I criticize Obama frequently, and complain about mainstream media’s tendency to do what Jay Rosen calls he said, she said journalism. I’m often galled by NPR’s practice of the technique (particularly their refusal to call torture torture)
So I was please this morning to hear this report today on Morning Edition: Obama is requiring all hospitals who receive Medicare or Medicaid funding must allow same-sex couple visitation rights. And specifically, I was happy to hear Morning Edition’s journalists calling out conservative spinmeisters on their bullshit. They get both sides of the story, but do what reporters should do when one side of the story is blatantly wrong: they check the facts and provide context.
They call on J.P. Duffy, vice president for communications at the Family Research Council, to comment on the new memo:
Most hospitals, he said, have no restrictions on same-sex visitation.
But Dr. Jason Schneider, former president of the Gay and Lesbian Medical Association, said that unless a hospital has a formal policy allowing same-sex visitations, gay couples can run into trouble.
“One person in a hospital can make a huge difference — a security guard, a front desk clerk looking at a same-sex partner and saying, ‘You don’t have any right to go back there,’ ” Schneider said. “So I think this directive gives weight to the importance of recognizing the variety and the breadth of how people define families.”
And:
It’s a move that Duffy of the Family Research Council calls “a big-government federal takeover of even the smallest details of the nation’s health care system.”

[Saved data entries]
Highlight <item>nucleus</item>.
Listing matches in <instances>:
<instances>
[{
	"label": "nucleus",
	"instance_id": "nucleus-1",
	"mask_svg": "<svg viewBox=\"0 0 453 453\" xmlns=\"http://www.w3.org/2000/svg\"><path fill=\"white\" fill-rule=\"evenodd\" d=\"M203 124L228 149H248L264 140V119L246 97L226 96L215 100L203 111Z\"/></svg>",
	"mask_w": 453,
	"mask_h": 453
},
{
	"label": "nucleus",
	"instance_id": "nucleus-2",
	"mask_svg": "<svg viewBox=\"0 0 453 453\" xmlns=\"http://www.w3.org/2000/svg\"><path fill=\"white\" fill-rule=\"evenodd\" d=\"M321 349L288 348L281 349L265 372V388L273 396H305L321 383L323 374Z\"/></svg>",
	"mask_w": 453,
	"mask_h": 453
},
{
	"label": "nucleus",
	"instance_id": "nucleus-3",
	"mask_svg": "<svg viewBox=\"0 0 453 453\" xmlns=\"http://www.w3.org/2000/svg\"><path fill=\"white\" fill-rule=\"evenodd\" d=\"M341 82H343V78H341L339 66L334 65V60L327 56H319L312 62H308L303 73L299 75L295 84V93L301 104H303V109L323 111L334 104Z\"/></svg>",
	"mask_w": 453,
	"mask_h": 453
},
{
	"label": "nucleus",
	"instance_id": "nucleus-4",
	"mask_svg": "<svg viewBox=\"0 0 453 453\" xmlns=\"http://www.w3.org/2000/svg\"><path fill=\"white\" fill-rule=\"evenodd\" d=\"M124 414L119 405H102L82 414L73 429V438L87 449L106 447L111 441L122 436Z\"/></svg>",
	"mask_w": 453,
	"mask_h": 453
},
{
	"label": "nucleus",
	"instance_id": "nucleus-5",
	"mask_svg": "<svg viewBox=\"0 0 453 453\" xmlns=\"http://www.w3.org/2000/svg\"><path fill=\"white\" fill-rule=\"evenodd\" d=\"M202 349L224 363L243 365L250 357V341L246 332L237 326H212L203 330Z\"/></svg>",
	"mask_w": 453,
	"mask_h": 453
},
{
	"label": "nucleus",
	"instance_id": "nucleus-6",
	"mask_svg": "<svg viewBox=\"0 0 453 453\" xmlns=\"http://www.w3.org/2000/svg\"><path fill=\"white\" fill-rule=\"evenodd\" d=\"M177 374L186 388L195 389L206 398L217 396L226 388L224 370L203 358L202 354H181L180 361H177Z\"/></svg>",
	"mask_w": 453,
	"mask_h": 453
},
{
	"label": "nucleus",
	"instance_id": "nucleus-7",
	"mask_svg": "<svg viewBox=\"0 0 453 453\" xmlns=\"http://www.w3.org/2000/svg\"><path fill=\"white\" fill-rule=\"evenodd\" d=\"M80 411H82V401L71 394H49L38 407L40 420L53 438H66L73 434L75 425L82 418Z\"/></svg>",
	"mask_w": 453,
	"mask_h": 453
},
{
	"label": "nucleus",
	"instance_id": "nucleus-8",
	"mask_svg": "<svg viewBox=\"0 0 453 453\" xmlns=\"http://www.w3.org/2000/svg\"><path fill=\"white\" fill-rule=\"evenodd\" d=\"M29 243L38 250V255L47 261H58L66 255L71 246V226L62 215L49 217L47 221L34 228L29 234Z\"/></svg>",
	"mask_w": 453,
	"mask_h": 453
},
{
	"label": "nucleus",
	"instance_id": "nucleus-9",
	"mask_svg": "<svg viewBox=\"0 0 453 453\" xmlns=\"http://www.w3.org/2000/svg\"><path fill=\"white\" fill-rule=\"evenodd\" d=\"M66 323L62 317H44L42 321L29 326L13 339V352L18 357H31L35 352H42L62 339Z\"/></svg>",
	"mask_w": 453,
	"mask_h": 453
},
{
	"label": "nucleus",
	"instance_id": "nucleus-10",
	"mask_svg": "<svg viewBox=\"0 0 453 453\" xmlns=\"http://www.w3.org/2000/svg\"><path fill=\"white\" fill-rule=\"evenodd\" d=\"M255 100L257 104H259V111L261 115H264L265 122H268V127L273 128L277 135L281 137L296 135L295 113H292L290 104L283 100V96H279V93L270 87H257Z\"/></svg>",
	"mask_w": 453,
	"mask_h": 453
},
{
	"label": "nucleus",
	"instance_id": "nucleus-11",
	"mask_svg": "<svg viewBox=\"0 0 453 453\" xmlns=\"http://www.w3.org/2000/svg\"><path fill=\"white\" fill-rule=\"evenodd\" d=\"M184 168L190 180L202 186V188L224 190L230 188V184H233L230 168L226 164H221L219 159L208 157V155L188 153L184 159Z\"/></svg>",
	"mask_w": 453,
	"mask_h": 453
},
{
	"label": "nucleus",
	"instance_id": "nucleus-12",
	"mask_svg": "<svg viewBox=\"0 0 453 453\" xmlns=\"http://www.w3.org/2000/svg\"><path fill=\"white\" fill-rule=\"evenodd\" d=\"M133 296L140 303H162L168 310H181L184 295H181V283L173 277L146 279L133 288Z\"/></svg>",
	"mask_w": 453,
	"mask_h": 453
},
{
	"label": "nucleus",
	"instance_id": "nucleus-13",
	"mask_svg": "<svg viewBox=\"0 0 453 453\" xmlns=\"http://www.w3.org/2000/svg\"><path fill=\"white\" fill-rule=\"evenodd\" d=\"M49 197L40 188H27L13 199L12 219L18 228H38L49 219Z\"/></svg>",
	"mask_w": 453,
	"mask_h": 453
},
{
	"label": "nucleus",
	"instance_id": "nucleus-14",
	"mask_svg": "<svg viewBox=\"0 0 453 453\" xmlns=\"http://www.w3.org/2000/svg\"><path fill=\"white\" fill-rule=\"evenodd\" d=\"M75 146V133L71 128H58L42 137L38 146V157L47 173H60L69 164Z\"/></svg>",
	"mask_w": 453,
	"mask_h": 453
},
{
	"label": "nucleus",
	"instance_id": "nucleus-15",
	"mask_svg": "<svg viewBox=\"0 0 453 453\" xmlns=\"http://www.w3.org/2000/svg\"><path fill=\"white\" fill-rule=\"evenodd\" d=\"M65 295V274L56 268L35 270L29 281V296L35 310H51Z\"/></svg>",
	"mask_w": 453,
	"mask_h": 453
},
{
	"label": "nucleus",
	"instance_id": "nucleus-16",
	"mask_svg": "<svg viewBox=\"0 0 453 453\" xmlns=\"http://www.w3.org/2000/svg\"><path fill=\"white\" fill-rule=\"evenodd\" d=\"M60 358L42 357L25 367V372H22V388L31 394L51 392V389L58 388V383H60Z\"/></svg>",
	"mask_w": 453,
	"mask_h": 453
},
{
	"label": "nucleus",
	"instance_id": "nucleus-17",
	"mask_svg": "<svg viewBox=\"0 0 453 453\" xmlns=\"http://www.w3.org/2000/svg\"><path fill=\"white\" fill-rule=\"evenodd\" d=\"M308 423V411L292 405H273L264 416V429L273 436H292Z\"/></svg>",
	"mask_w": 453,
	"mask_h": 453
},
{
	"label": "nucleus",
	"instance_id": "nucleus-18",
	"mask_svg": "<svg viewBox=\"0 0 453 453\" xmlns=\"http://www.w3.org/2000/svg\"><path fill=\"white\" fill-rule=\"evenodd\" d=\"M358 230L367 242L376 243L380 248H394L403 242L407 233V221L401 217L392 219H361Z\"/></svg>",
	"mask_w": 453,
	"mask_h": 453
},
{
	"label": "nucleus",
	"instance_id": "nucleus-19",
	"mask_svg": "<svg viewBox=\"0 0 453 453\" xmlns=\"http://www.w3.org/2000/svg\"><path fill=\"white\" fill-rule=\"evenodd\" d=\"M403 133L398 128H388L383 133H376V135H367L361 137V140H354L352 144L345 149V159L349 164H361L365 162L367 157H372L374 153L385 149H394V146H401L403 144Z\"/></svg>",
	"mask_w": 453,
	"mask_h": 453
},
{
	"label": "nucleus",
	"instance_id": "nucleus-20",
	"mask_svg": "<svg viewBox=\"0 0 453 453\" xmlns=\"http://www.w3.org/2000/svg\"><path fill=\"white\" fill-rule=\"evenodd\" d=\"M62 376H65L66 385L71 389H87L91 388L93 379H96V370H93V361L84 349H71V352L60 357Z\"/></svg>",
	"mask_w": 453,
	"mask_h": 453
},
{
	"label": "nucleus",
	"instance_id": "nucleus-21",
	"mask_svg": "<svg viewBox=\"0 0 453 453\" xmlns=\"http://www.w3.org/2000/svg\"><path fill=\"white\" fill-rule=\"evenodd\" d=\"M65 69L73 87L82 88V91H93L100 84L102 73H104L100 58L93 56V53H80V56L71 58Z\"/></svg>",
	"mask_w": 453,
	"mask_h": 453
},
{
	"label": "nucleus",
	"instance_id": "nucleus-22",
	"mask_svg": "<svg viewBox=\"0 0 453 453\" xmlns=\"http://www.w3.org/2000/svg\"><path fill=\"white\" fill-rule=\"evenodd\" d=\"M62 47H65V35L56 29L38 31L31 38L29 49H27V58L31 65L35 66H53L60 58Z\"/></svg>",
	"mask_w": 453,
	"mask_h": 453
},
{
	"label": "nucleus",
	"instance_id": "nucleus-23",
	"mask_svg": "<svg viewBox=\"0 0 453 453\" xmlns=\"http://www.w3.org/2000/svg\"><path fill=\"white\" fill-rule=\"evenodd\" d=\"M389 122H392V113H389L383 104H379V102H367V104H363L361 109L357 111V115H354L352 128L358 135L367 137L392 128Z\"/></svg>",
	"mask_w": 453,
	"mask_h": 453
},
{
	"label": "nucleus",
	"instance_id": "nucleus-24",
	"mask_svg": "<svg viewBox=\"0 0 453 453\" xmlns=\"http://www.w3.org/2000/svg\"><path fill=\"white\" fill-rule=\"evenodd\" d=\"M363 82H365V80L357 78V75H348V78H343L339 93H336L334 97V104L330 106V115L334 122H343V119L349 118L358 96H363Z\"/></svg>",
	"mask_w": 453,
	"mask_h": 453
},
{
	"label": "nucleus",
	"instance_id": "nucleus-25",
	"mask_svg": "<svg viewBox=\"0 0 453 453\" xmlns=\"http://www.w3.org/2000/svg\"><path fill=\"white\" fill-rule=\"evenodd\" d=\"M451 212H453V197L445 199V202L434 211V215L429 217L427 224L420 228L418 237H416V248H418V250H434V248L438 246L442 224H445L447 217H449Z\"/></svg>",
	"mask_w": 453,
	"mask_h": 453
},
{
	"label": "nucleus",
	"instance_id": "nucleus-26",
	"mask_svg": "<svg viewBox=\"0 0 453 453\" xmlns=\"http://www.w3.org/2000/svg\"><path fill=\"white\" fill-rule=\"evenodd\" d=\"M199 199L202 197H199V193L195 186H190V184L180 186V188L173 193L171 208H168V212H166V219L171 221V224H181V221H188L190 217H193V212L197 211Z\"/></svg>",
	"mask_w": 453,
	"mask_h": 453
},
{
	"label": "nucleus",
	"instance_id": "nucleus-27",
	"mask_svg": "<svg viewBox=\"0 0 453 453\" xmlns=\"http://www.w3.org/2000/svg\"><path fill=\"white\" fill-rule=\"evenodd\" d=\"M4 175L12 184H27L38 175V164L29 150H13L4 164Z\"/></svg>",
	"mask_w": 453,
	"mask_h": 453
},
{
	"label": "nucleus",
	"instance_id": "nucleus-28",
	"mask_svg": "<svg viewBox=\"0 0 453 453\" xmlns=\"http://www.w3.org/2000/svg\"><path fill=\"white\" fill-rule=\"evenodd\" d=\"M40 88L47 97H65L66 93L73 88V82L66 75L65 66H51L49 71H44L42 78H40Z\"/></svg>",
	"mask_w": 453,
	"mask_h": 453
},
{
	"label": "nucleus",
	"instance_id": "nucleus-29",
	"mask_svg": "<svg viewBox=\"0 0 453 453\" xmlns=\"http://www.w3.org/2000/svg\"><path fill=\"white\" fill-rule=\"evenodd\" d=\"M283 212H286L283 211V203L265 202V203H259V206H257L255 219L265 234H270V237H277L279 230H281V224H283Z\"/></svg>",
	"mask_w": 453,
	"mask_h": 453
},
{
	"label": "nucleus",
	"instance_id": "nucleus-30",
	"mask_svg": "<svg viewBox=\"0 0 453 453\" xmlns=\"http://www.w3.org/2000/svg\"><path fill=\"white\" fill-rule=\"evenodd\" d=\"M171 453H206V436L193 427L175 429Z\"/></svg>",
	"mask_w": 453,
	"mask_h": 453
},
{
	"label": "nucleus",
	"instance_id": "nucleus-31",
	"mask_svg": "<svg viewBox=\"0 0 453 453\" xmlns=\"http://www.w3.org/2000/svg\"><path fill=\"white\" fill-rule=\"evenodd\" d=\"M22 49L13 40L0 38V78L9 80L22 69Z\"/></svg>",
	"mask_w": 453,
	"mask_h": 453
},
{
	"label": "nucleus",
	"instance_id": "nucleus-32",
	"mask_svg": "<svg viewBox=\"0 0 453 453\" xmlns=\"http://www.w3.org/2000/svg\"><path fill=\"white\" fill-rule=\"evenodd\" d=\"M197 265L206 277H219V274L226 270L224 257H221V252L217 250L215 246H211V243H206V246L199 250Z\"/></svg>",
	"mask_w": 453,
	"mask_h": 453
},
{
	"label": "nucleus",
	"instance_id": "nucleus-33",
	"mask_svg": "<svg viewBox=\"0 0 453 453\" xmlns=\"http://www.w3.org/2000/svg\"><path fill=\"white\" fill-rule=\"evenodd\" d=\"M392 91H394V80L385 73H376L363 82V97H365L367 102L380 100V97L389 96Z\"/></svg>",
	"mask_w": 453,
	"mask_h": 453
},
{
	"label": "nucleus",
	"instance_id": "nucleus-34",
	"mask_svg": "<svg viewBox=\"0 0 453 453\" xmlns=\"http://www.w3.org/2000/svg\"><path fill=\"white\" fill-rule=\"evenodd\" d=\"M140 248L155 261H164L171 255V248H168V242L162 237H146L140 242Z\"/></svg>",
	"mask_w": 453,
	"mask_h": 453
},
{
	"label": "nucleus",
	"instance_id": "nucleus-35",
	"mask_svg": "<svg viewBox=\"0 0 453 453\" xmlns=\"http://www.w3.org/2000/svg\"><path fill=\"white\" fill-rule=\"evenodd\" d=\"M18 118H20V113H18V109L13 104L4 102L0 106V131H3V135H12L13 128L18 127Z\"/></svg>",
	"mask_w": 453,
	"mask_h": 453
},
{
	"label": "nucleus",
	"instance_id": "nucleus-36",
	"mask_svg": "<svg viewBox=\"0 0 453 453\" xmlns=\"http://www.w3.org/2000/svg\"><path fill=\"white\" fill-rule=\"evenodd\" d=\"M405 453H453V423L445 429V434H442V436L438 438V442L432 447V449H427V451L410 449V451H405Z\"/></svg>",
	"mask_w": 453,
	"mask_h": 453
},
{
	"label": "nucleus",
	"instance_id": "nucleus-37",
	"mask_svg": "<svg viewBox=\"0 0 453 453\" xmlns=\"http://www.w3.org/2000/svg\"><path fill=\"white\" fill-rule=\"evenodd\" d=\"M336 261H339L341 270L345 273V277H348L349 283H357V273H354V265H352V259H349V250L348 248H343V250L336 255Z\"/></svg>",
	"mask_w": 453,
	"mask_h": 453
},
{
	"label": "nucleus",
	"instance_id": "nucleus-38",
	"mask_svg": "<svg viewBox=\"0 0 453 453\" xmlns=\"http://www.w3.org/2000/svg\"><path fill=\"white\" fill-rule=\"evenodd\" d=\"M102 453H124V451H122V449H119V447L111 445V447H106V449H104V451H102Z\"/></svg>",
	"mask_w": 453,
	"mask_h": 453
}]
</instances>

EXERCISE INSTRUCTIONS
(1) Say whether each statement agrees with the post about hospital visitation rights, answering yes or no and quoting the words of the post that decide it. (a) J.P. Duffy is vice president for communications at the Family Research Council. (b) Jason Schneider is the current president of the Gay and Lesbian Medical Association. (c) The requirement covers hospitals that receive Medicare or Medicaid funding.
(2) Reproduce everything in the post about hospital visitation rights from "They call on" down to "on same-sex visitation.".

SOLUTIONS
(1)
(a) Yes: "J.P. Duffy, vice president for communications at the Family Research Council"
(b) No: "former president of the Gay and Lesbian Medical Association"
(c) Yes: "all hospitals who receive Medicare or Medicaid funding"

(2)
They call on J.P. Duffy, vice president for communications at the Family Research Council, to comment on the new memo:
Most hospitals, he said, have no restrictions on same-sex visitation.